Thursday, 05/06/2010 8:25:06 PM

Thursday, May 06, 2010 8:25:06 PM

Post# of 1731
Bwana- there is something that either i do not understand or something you are not considering. I'm not trying to be a pain but help me out with my logic:

- C/MM have a senior position to the preferred in the event of a change in control (junior to the preferred in the event of a liquidation)

- in the event of a outright sale of the company the C/MM mezz equity has a $716mm liquidation preference (in the event of a liquidation they have the same liquidation preference but is paid off after the preferreds)

- for the equity holders to receive $0.50, the buyer needs to assume the preferred and pay C/MM $716mm. This effectively raises the purchase price significantly. This is, of course, if this is done before the mandatory convert in 6 years. After 6 years and the mandatory convert, C/MM get diluted significantly- the same purchase price only gets them ~$530mm (($716mm + $30mm)/210mm shares times C/MM shares held). So i'm not sure why they would sell the co after 6 years.

- so the way i see it, if the company is sold the buyers may not even need to assume the preferred shares.
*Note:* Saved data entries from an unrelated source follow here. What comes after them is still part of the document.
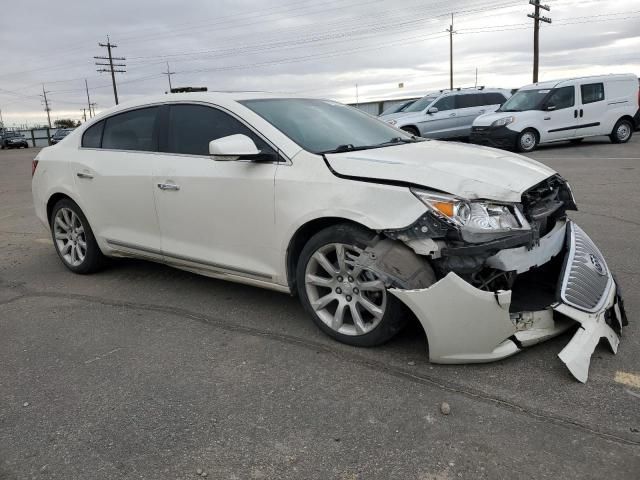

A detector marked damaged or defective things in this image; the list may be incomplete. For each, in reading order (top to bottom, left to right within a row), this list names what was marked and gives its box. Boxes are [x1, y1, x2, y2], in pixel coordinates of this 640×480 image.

detached bumper [470, 124, 520, 149]
crumpled hood [324, 140, 556, 202]
broken headlight [412, 189, 528, 238]
front-end collision damage [362, 175, 628, 382]
detached bumper [390, 221, 624, 382]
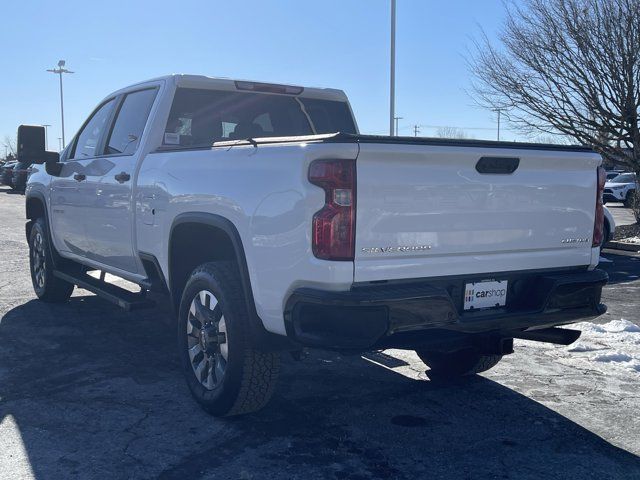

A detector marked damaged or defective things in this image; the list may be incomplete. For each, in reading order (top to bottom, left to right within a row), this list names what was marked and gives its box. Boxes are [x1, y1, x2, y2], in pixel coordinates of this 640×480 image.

cracked pavement [0, 186, 636, 478]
A buyer is going to pay the present value of the future cash flows- if that doesnt equal (currently) $865mm, the equity holders arent getting $0.50 (716mm mezz equity liquidation preference + 125mm pref eq liquidation preference + 30mm equity valuation ($0.50).

To maximize their investment, MM/C need to sell the company (not liquidate) before the mandatory convert. Otherwise they are leaving money on the table.

I am not an attorney, but it seems like there wouldnt be too much of a lawsuit if the board sells the company for what it's worth- defined as what the market will pay.

In your statement you say "if MM and CC....sell the co's assets the buyer will factor the preferred into their numbers." I do not think this is true- in the event of a liquidation (which is selling the companies assets) the preferreds get paid before anyone gets any proceeds. It's very clearly stated in the prospectus.

"Upon any voluntary or involuntary liquidation, dissolution or winding up of Scottish Re, holders of the perpetual preferred shares are entitled to receive out of the assets of Scottish Re available for distribution to shareholders, before any distribution is made to holders of ordinary shares or other junior shares, a liquidating distribution in the amount of $25 per perpetual preferred share plus any declared and unpaid dividends, without accumulation of any undeclared dividends. Distributions will be made pro rata as to the perpetual preferred shares and any other parity shares and only to the extent of Scottish Re's assets, if any, that are available after satisfaction of all liabilities to creditors.